### GOAL OF THE EXERCISE
Give the listing again in full, exactly as it appears.

DATA Block Start

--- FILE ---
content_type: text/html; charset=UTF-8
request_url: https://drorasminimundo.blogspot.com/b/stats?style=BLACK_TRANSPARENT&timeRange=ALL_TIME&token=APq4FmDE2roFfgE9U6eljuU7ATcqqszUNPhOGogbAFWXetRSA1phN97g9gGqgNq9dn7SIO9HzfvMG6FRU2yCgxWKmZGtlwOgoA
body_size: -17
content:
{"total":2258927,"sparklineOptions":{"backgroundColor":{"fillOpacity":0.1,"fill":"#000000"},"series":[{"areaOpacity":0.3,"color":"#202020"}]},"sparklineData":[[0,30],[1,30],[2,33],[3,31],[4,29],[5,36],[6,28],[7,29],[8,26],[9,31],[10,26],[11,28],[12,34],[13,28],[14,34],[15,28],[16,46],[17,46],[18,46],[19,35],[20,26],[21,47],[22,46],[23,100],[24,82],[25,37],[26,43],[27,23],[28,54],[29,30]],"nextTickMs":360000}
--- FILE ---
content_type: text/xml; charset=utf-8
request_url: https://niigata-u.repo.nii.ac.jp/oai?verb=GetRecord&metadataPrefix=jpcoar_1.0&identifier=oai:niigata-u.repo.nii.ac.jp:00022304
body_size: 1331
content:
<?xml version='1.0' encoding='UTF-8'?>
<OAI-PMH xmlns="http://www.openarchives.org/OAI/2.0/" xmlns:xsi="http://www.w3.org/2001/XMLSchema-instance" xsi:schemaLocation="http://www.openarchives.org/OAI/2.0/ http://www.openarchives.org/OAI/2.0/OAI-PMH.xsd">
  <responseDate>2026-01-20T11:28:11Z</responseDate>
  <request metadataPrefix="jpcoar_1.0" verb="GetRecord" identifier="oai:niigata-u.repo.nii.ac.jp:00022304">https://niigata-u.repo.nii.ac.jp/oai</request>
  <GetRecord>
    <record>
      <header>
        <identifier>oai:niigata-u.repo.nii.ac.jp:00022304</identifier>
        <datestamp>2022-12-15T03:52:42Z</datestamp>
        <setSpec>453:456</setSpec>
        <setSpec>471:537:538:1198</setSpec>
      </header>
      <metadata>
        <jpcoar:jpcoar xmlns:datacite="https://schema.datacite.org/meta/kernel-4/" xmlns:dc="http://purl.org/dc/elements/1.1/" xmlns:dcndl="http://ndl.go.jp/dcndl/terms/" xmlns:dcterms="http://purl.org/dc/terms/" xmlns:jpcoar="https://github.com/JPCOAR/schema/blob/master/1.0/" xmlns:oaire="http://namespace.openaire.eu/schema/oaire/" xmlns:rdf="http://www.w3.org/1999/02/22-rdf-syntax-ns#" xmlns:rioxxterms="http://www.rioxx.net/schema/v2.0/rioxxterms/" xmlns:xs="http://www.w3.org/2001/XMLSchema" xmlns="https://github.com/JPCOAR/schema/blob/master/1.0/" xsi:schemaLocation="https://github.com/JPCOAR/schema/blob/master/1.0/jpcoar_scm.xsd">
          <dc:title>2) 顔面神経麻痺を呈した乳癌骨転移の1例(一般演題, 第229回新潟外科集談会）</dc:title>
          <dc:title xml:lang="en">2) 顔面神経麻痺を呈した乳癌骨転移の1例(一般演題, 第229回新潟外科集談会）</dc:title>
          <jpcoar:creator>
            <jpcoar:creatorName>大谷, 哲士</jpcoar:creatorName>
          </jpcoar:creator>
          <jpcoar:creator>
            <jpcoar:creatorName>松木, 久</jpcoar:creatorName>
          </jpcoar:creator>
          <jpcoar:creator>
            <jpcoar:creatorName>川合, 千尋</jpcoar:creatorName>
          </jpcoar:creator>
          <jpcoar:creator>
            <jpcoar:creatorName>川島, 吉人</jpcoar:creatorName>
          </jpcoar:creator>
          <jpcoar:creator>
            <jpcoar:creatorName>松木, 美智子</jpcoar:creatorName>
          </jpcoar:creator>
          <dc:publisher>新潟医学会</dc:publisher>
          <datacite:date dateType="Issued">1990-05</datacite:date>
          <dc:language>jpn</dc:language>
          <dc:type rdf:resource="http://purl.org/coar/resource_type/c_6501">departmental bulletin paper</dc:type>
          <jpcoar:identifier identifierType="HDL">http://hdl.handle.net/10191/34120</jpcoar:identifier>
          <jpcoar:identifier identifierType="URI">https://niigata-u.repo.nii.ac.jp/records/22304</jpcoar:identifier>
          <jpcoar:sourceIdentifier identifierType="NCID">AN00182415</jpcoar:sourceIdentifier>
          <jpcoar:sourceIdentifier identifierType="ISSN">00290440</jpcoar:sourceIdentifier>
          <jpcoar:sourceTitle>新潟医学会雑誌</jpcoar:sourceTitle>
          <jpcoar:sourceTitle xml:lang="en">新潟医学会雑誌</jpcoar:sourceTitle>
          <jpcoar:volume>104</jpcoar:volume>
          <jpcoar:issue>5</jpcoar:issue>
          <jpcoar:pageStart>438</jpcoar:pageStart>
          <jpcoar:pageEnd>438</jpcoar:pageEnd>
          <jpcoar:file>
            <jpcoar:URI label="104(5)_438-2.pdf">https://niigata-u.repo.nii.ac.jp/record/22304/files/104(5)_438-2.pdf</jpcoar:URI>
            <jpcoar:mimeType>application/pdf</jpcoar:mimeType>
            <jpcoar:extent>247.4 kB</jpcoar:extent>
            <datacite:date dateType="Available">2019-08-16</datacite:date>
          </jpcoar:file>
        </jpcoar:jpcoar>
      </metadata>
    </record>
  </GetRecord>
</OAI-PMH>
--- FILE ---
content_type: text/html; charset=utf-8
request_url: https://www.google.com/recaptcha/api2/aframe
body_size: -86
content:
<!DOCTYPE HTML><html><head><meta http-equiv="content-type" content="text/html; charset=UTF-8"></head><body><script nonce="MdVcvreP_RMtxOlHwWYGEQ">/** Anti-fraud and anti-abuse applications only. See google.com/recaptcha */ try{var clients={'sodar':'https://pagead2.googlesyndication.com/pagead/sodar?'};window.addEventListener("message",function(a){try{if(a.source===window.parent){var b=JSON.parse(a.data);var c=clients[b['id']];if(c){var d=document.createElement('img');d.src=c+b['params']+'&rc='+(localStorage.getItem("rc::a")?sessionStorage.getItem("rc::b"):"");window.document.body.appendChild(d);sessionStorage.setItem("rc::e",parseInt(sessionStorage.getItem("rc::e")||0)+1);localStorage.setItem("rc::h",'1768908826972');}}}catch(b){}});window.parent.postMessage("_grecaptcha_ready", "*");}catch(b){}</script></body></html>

DATA Block End

### ANSWER TO THIS PROBLEM
--- FILE ---
content_type: text/html; charset=UTF-8
request_url: https://drorasminimundo.blogspot.com/b/stats?style=BLACK_TRANSPARENT&timeRange=ALL_TIME&token=APq4FmDE2roFfgE9U6eljuU7ATcqqszUNPhOGogbAFWXetRSA1phN97g9gGqgNq9dn7SIO9HzfvMG6FRU2yCgxWKmZGtlwOgoA
body_size: -17
content:
{"total":2258927,"sparklineOptions":{"backgroundColor":{"fillOpacity":0.1,"fill":"#000000"},"series":[{"areaOpacity":0.3,"color":"#202020"}]},"sparklineData":[[0,30],[1,30],[2,33],[3,31],[4,29],[5,36],[6,28],[7,29],[8,26],[9,31],[10,26],[11,28],[12,34],[13,28],[14,34],[15,28],[16,46],[17,46],[18,46],[19,35],[20,26],[21,47],[22,46],[23,100],[24,82],[25,37],[26,43],[27,23],[28,54],[29,30]],"nextTickMs":360000}
--- FILE ---
content_type: text/xml; charset=utf-8
request_url: https://niigata-u.repo.nii.ac.jp/oai?verb=GetRecord&metadataPrefix=jpcoar_1.0&identifier=oai:niigata-u.repo.nii.ac.jp:00022304
body_size: 1331
content:
<?xml version='1.0' encoding='UTF-8'?>
<OAI-PMH xmlns="http://www.openarchives.org/OAI/2.0/" xmlns:xsi="http://www.w3.org/2001/XMLSchema-instance" xsi:schemaLocation="http://www.openarchives.org/OAI/2.0/ http://www.openarchives.org/OAI/2.0/OAI-PMH.xsd">
  <responseDate>2026-01-20T11:28:11Z</responseDate>
  <request metadataPrefix="jpcoar_1.0" verb="GetRecord" identifier="oai:niigata-u.repo.nii.ac.jp:00022304">https://niigata-u.repo.nii.ac.jp/oai</request>
  <GetRecord>
    <record>
      <header>
        <identifier>oai:niigata-u.repo.nii.ac.jp:00022304</identifier>
        <datestamp>2022-12-15T03:52:42Z</datestamp>
        <setSpec>453:456</setSpec>
        <setSpec>471:537:538:1198</setSpec>
      </header>
      <metadata>
        <jpcoar:jpcoar xmlns:datacite="https://schema.datacite.org/meta/kernel-4/" xmlns:dc="http://purl.org/dc/elements/1.1/" xmlns:dcndl="http://ndl.go.jp/dcndl/terms/" xmlns:dcterms="http://purl.org/dc/terms/" xmlns:jpcoar="https://github.com/JPCOAR/schema/blob/master/1.0/" xmlns:oaire="http://namespace.openaire.eu/schema/oaire/" xmlns:rdf="http://www.w3.org/1999/02/22-rdf-syntax-ns#" xmlns:rioxxterms="http://www.rioxx.net/schema/v2.0/rioxxterms/" xmlns:xs="http://www.w3.org/2001/XMLSchema" xmlns="https://github.com/JPCOAR/schema/blob/master/1.0/" xsi:schemaLocation="https://github.com/JPCOAR/schema/blob/master/1.0/jpcoar_scm.xsd">
          <dc:title>2) 顔面神経麻痺を呈した乳癌骨転移の1例(一般演題, 第229回新潟外科集談会）</dc:title>
          <dc:title xml:lang="en">2) 顔面神経麻痺を呈した乳癌骨転移の1例(一般演題, 第229回新潟外科集談会）</dc:title>
          <jpcoar:creator>
            <jpcoar:creatorName>大谷, 哲士</jpcoar:creatorName>
          </jpcoar:creator>
          <jpcoar:creator>
            <jpcoar:creatorName>松木, 久</jpcoar:creatorName>
          </jpcoar:creator>
          <jpcoar:creator>
            <jpcoar:creatorName>川合, 千尋</jpcoar:creatorName>
          </jpcoar:creator>
          <jpcoar:creator>
            <jpcoar:creatorName>川島, 吉人</jpcoar:creatorName>
          </jpcoar:creator>
          <jpcoar:creator>
            <jpcoar:creatorName>松木, 美智子</jpcoar:creatorName>
          </jpcoar:creator>
          <dc:publisher>新潟医学会</dc:publisher>
          <datacite:date dateType="Issued">1990-05</datacite:date>
          <dc:language>jpn</dc:language>
          <dc:type rdf:resource="http://purl.org/coar/resource_type/c_6501">departmental bulletin paper</dc:type>
          <jpcoar:identifier identifierType="HDL">http://hdl.handle.net/10191/34120</jpcoar:identifier>
          <jpcoar:identifier identifierType="URI">https://niigata-u.repo.nii.ac.jp/records/22304</jpcoar:identifier>
          <jpcoar:sourceIdentifier identifierType="NCID">AN00182415</jpcoar:sourceIdentifier>
          <jpcoar:sourceIdentifier identifierType="ISSN">00290440</jpcoar:sourceIdentifier>
          <jpcoar:sourceTitle>新潟医学会雑誌</jpcoar:sourceTitle>
          <jpcoar:sourceTitle xml:lang="en">新潟医学会雑誌</jpcoar:sourceTitle>
          <jpcoar:volume>104</jpcoar:volume>
          <jpcoar:issue>5</jpcoar:issue>
          <jpcoar:pageStart>438</jpcoar:pageStart>
          <jpcoar:pageEnd>438</jpcoar:pageEnd>
          <jpcoar:file>
            <jpcoar:URI label="104(5)_438-2.pdf">https://niigata-u.repo.nii.ac.jp/record/22304/files/104(5)_438-2.pdf</jpcoar:URI>
            <jpcoar:mimeType>application/pdf</jpcoar:mimeType>
            <jpcoar:extent>247.4 kB</jpcoar:extent>
            <datacite:date dateType="Available">2019-08-16</datacite:date>
          </jpcoar:file>
        </jpcoar:jpcoar>
      </metadata>
    </record>
  </GetRecord>
</OAI-PMH>
--- FILE ---
content_type: text/html; charset=utf-8
request_url: https://www.google.com/recaptcha/api2/aframe
body_size: -86
content:
<!DOCTYPE HTML><html><head><meta http-equiv="content-type" content="text/html; charset=UTF-8"></head><body><script nonce="MdVcvreP_RMtxOlHwWYGEQ">/** Anti-fraud and anti-abuse applications only. See google.com/recaptcha */ try{var clients={'sodar':'https://pagead2.googlesyndication.com/pagead/sodar?'};window.addEventListener("message",function(a){try{if(a.source===window.parent){var b=JSON.parse(a.data);var c=clients[b['id']];if(c){var d=document.createElement('img');d.src=c+b['params']+'&rc='+(localStorage.getItem("rc::a")?sessionStorage.getItem("rc::b"):"");window.document.body.appendChild(d);sessionStorage.setItem("rc::e",parseInt(sessionStorage.getItem("rc::e")||0)+1);localStorage.setItem("rc::h",'1768908826972');}}}catch(b){}});window.parent.postMessage("_grecaptcha_ready", "*");}catch(b){}</script></body></html>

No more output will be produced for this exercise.